Reproduce each of the following rows word for word, omitting nothing and altering nothing.

START INPUT ROWS

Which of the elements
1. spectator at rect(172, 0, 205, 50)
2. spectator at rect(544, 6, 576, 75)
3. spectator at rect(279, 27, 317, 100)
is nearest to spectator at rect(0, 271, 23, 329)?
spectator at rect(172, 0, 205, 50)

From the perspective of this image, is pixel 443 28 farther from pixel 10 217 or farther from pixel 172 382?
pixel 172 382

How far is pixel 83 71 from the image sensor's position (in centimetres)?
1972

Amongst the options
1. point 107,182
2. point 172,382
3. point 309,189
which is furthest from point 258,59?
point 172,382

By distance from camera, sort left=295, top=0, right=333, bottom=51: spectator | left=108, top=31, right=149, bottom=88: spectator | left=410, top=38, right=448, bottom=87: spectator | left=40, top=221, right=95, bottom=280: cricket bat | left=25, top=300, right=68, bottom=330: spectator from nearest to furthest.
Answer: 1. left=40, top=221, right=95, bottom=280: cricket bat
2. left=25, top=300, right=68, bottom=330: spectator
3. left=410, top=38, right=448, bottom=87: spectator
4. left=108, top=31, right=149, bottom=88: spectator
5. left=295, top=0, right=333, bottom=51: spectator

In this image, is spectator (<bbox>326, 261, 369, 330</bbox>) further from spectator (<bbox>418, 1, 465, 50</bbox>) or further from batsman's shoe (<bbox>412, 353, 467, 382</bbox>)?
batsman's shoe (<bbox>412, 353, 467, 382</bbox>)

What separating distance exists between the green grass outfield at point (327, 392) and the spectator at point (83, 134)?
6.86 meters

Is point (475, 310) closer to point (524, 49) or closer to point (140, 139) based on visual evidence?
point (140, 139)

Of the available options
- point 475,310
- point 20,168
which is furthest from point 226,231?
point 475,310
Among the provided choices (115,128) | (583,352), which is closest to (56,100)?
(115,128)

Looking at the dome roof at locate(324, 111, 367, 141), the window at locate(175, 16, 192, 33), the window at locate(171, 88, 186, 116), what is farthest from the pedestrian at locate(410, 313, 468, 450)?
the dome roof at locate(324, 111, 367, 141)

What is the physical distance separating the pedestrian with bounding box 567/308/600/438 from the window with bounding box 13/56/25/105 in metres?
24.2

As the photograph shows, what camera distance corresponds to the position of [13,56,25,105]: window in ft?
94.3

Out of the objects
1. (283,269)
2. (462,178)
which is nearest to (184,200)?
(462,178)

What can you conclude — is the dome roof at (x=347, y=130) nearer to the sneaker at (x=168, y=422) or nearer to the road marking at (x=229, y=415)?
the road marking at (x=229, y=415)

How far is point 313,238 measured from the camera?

END INPUT ROWS

**SOLVED PROBLEM**
Which of the elements
1. spectator at rect(172, 0, 205, 50)
2. spectator at rect(544, 6, 576, 75)
3. spectator at rect(279, 27, 317, 100)
is nearest to spectator at rect(0, 271, 23, 329)?
spectator at rect(172, 0, 205, 50)

From the perspective of this image, is pixel 443 28 farther from pixel 10 217 or farther from pixel 172 382?
pixel 172 382

How far is pixel 83 71 from the image sensor's position (in centimetres)?
1972

Amongst the options
1. point 107,182
2. point 172,382
3. point 309,189
which is furthest from point 258,59?
point 172,382

By distance from camera, sort left=295, top=0, right=333, bottom=51: spectator | left=108, top=31, right=149, bottom=88: spectator | left=410, top=38, right=448, bottom=87: spectator | left=40, top=221, right=95, bottom=280: cricket bat | left=25, top=300, right=68, bottom=330: spectator from nearest to furthest.
Answer: 1. left=40, top=221, right=95, bottom=280: cricket bat
2. left=25, top=300, right=68, bottom=330: spectator
3. left=410, top=38, right=448, bottom=87: spectator
4. left=108, top=31, right=149, bottom=88: spectator
5. left=295, top=0, right=333, bottom=51: spectator

In this image, is spectator (<bbox>326, 261, 369, 330</bbox>) further from spectator (<bbox>418, 1, 465, 50</bbox>) or further from batsman's shoe (<bbox>412, 353, 467, 382</bbox>)?
batsman's shoe (<bbox>412, 353, 467, 382</bbox>)

What separating distance exists between the green grass outfield at point (327, 392) and the spectator at point (83, 134)?
6.86 meters

Is point (475, 310) closer to point (524, 49) or closer to point (140, 139) based on visual evidence?
point (140, 139)

Of the available options
- point 475,310
- point 20,168
which is furthest from point 226,231?
point 475,310
Among the provided choices (115,128) | (583,352), which is closest to (56,100)?
(115,128)

Looking at the dome roof at locate(324, 111, 367, 141), the window at locate(175, 16, 192, 33), the window at locate(171, 88, 186, 116), what is farthest from the pedestrian at locate(410, 313, 468, 450)?
the dome roof at locate(324, 111, 367, 141)

What is the physical distance separating the pedestrian with bounding box 567/308/600/438 from the window with bounding box 13/56/25/105 in metres?
24.2

As the photograph shows, what camera distance corresponds to the position of [13,56,25,105]: window in ft?
94.3

Out of the objects
1. (283,269)
2. (462,178)
which is nearest to (184,200)?
(462,178)

What can you conclude — is the dome roof at (x=347, y=130) nearer to the sneaker at (x=168, y=422) or nearer to the road marking at (x=229, y=415)?
the road marking at (x=229, y=415)

How far is point 313,238 measured from the camera?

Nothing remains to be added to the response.